Nous embarquons dans le train régulier de voyageurs qui nous mène à Paris gare du Nord, où de nouveaux camions nous transportent à la gare de Lyon. Juste le temps d'envoyer une petite carte aux parents, embarquement dans le train de nuit pour Marseille. Arrivée à Marseille, gare Saint Charles, nouveaux camions, direction le Bataillon d’hébergement du camp Sainte Marthe.

Ce camp Sainte Marthe, des milliers de soldats en partance pour l'Indochine, l'Afrique du Nord, les DOM-TOM l'ont fréquenté. Tous en gardent un souvenir impérissable. Interrogez les !
La saleté, le manque d'hygiène, le couchage (pas de drap ou de couverture), la vétusté des installations, la nourriture, l'encadrement, tout est à l'avenant. Pendant nos 2 jours1/2 de présence, nous n'avons pas pu nous laver, nous n'avons pas pu changer de chemise ou de chaussettes. Pour faire pire qu'a Laon ou Cambrai, il fallait aller loin, et bien c'est fait. Nous avons bénéficié d'une soirée libre, mais où aller ? La sortie se bornera à aller au café à côté du camp.

Le 25 octobre dans l'après midi, embarquement dans des camions : direction le port de Marseille. Surprise : le bateau qui nous attend est le Kairouan, paquebot de la ligne régulière, Marseille/Alger, pratiquement à l'état de neuf, alors qu'il date de 20 ans au moins. Il transporte, en plus des soldats de toutes armes qui gagnent l'Algérie, des civils algériens qui rentrent chez eux après un séjour en France.

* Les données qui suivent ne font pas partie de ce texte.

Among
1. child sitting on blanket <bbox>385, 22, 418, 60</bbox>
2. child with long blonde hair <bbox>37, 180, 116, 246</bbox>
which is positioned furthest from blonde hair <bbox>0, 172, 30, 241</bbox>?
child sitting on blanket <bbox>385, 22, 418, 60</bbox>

Nous logeons en 3ème classe, au pont inférieur, sur des transats, il ne faut pas nous croire en croisière. Pour la plupart d'entre nous, et moi en particulier, c'est le premier voyage en bateau. Quelle découverte ! Nous passon à coté du Chateau d'If puis c'est la pleine mer. La nuit est si belle et la mer si calme, que nous passons la majeure partie du voyage sur le pont. Au petit jour, des dauphins escortent le bateau.


Le Kairouan

Personne n'a eu le mal de mer et nous attendons tous avec impatience de découvrir au loin la côte. Alger apparaît bientôt, taches blanches au flanc des collines. Au bout de 20 heures de mer, nous touchons au port.

L'arrivée à Alger

Première surprise au moment de débarquer, après les civils, nous passons par la douane algérienne. Bien qu'habillés en soldats,nous subissons un examen minutieux de nos bagages, paquetage et valise personnelle. Les douaniers cherchent plus particulièrement des conserves, pourquoi ?


Sur le quai, des camions nous attendent pour nous diriger directement sur nos lieux d'affectation. A peine le temps de faire un signe d'adieu aux copains qui s'en vont au GQG et nous voilà partis.Dans les camions, nous constatons qu'en plus de la dizaine de gars du CIT 152 de Laon , il y a des garçons du CIT 151 de Montlhéry.

Nous apprenons alors que notre affectation est le Groupe de Compagnies de Transport 535 à Baraki (même les plus au faît de la géographie ne connaissent pas).

Le voyage ne dure pas très longtemps, Baraki est un tout petit village à 30 kilomètres d'Alger, à peine inscrit sur les cartes routières. Ce village, nous ne le verrons pas encore, le camp se situant avant les habitations. Sur la route que d'étonnements : saleté partout, papiers et ordures le long des talus, femmes voilées qui circulent à pied, ânes croulant sous les charges.